A sequel was immediately greenlit, though the game would feature a rushed development cycle; the lifespan of the Sega Genesis was already coming to an end by the time of the late 1995 release of the original Vectorman, and despite continued good sales, new releases were becoming increasingly rare in 1996. The original's main programmer, Richard Karp, was busy with other projects, and had to be replaced with Keith Freiheit, who had been a lead programmer on the first Jurassic Park game adaption. Similar to the series of Sonic the Hedgehog video games for the Sega Genesis, the game was developed by using the same game engine and the prior game, and building new content over it.
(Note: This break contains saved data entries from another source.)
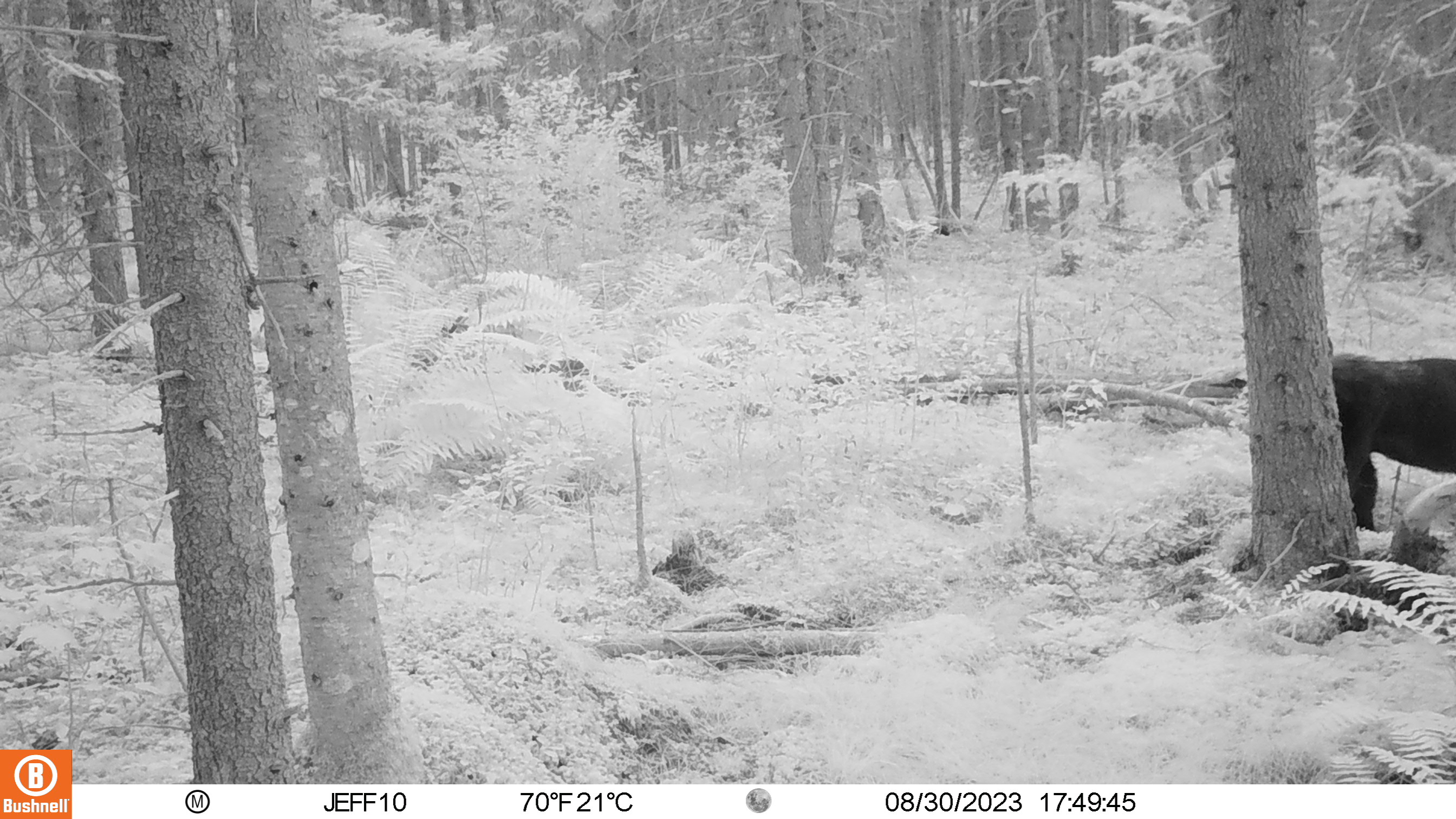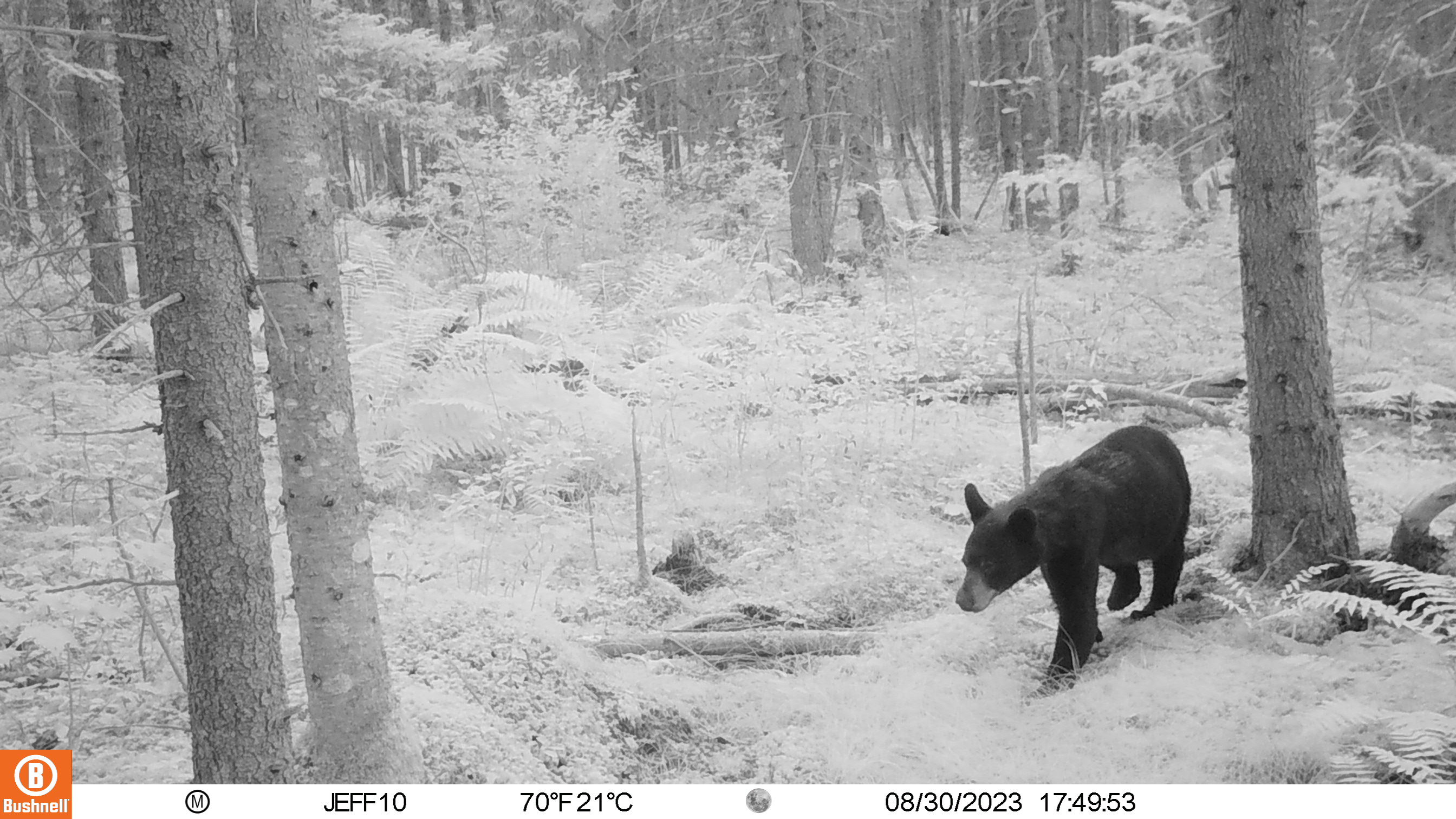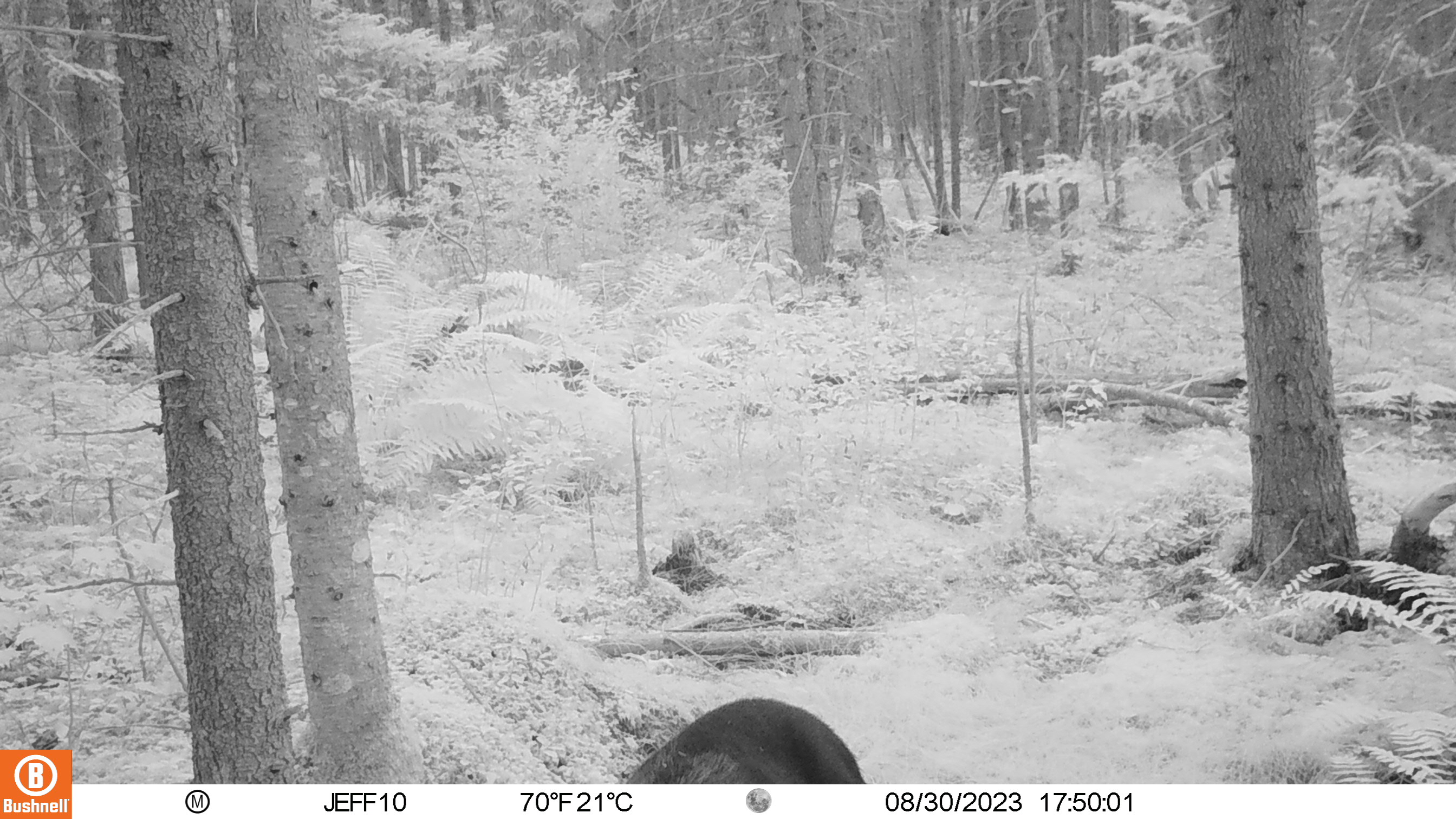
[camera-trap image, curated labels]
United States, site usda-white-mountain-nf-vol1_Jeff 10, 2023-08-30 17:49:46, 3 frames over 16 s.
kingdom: Animalia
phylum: Chordata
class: Mammalia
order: Carnivora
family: Ursidae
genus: Ursus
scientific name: Ursus americanus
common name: black bear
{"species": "black bear (Ursus americanus)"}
Gameplay was kept very similar to the original, and levels made far shorter and less expansive than the original. Leaked prototype copies of the game showed many test and unfinished level designs not featured in the final game, along with an alternate unused "game over" screen. Development did branch out into some new areas though. While enemies in the first game tended to have a more robotic, metal feel, enemies in Vectorman 2 have more of an organic feel. Jon Holland also returned to compose the game's soundtrack, which ventured into a more varied electronic music sound.
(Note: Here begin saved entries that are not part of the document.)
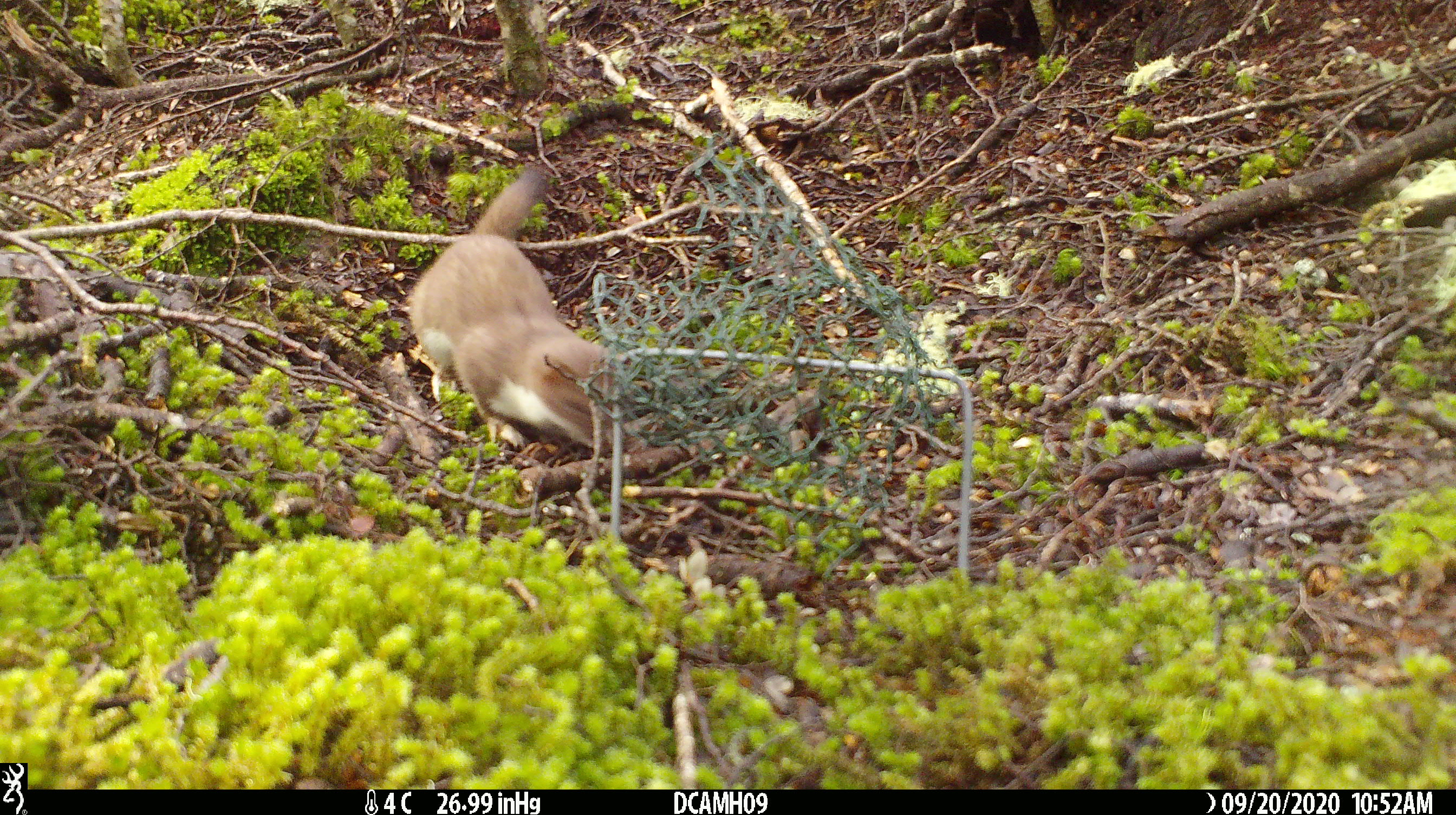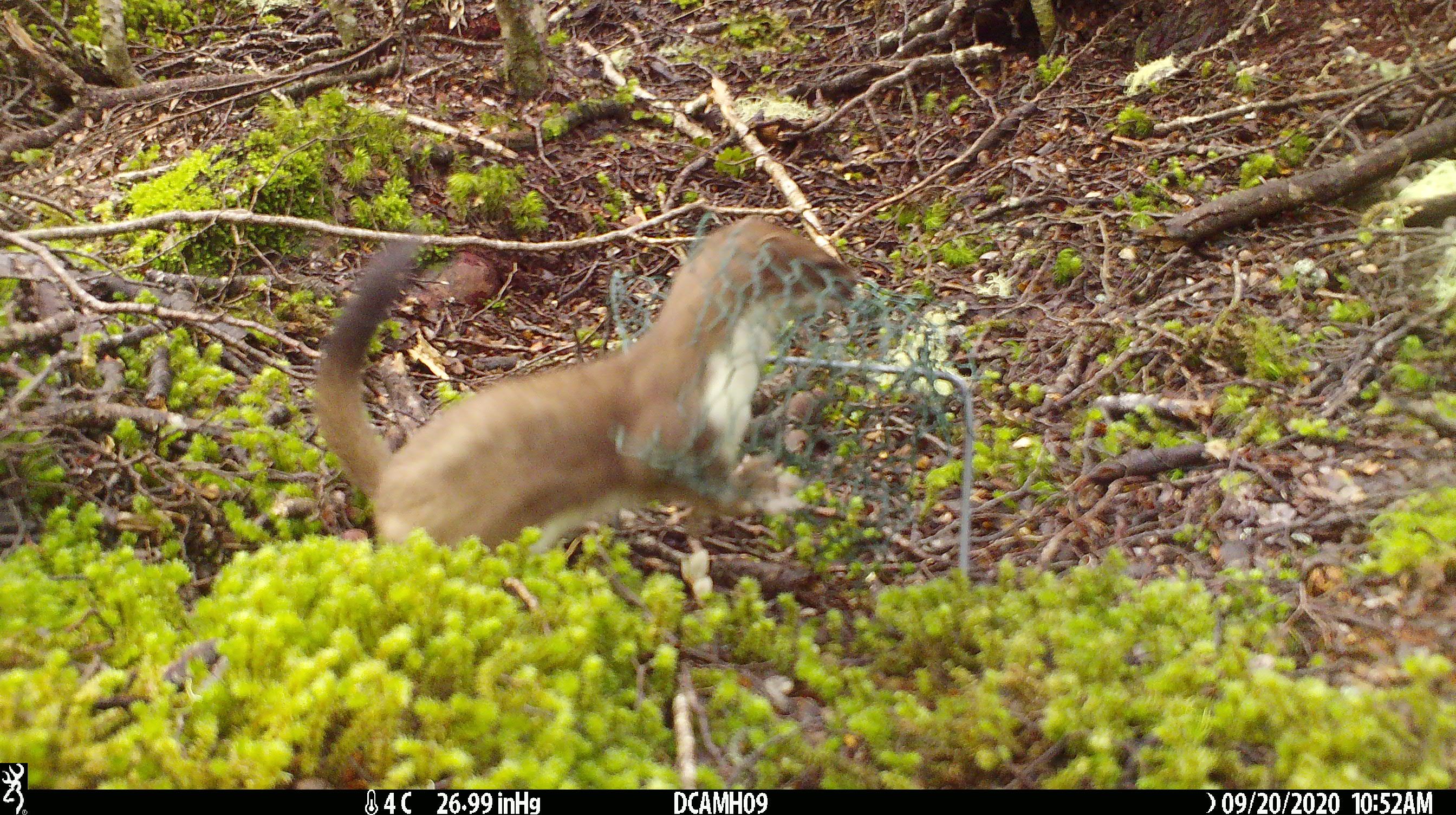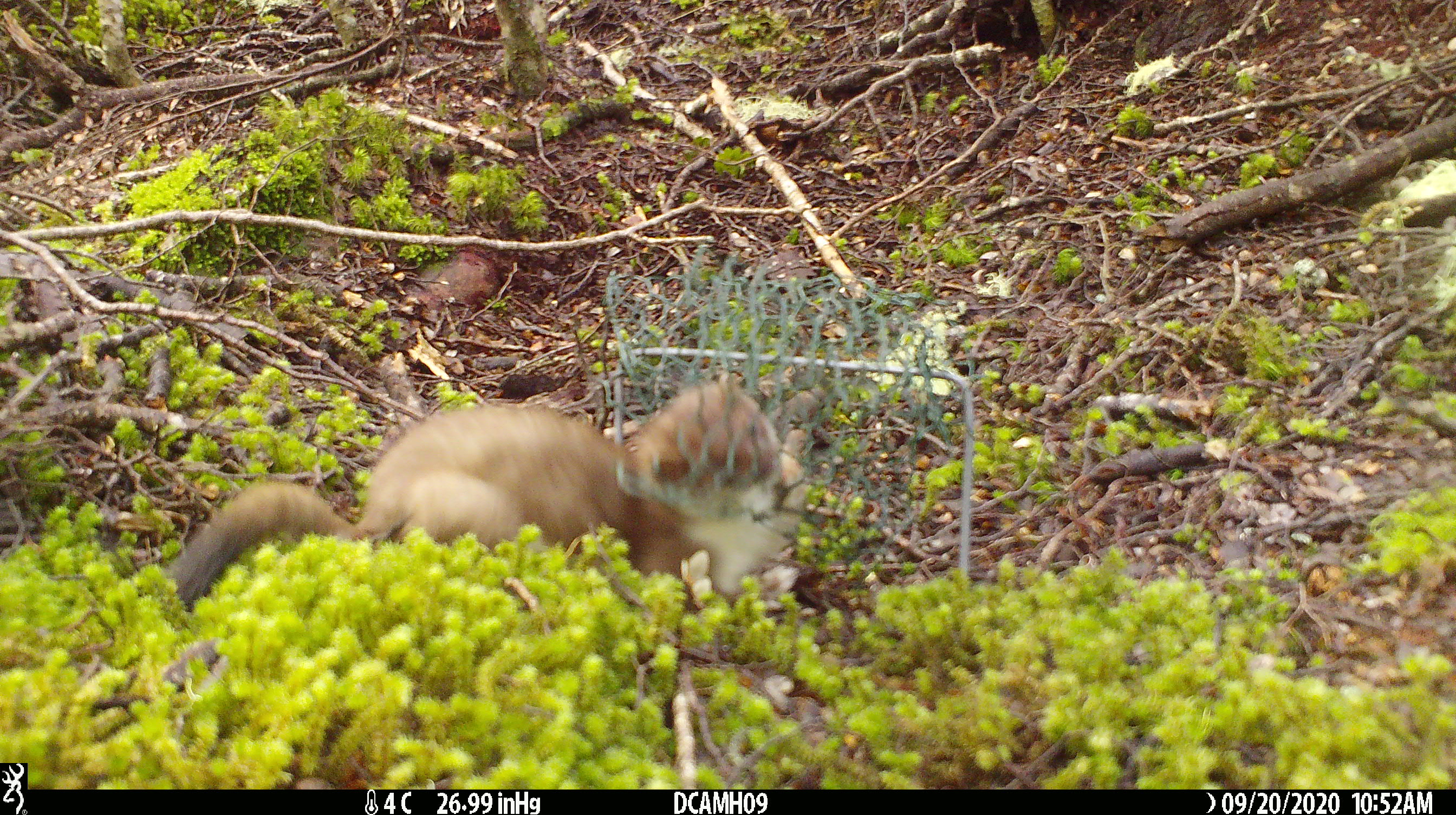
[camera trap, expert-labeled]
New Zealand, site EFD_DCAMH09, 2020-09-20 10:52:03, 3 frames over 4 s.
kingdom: Animalia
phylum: Chordata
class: Mammalia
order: Carnivora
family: Mustelidae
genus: Mustela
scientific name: Mustela erminea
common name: stoat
The game was released on November 15, 1996; with it and Sonic 3D Blast being of the last games Sega games published for the Sega Genesis platform. Prior to release, the Sega Channel service held a contest that allowed artists to submit drawing of their own ideas for Vectorman "morphs", with the winner having their work Judges then chose the best one to be transformed in Genesis art, as well as being put on the Sega Channel. Ten runner-up submitters won a copy of Vectorman 2. The game was not released further until the mid-2000s, after Sega became a third-party video game developer, and the game appeared on a number of Sega-themed game compilations. Vectorman 2 was released on Sonic Gems Collection (2005), Sonic's Ultimate Genesis Collection (2009), and the Sega Genesis Mini 2 (2022).

== Reception ==

While Vectorman 2 was generally praised as a game that pushed the limits of the Sega Genesis, and as one of the few games for the system was not a cheap licensed cash-in at the end of the platform's lifecycle, it was generally viewed less positively than its predecessor, and struggled to commercially compete with the Donkey Kong Country sequels in the same way. Electronic Gaming Monthly gave Vectorman 2 a 7.25 out of 10. Shawn Smith, Dan Hsu, and Crispin Boyer applauded its traditional side-scrolling gameplay, huge levels, graphics, and animation, especially on the bosses. Sushi-X, in contrast, said that the levels are surprisingly small, making it a disappointment compared to the first game. GamePro gave it a 4.5/5 in graphics and a 5/5 in every other category. The reviewer said that compared to the first game, it "has cleaner graphics, more sound and voice effects, and faster, smoother gameplay. Add to this spectacular and complex levels, and you have the makings of a Sega classic." Electronic Gaming Monthly awarded it Genesis Game of the Year.

Review scores
| Publication | Score |
|---|---|
| Electronic Gaming Monthly | 7.5/10, 8/10, 7/10, 6.5/10 |
| EP Daily | 9/10 |
| Game Informer | 8.5/10 |

==Abandoned sequels==

Multiple attempts at making a Vectorman 3 were made in the late 1990s and early 2000s, though all were cancelled by Sega prior to release.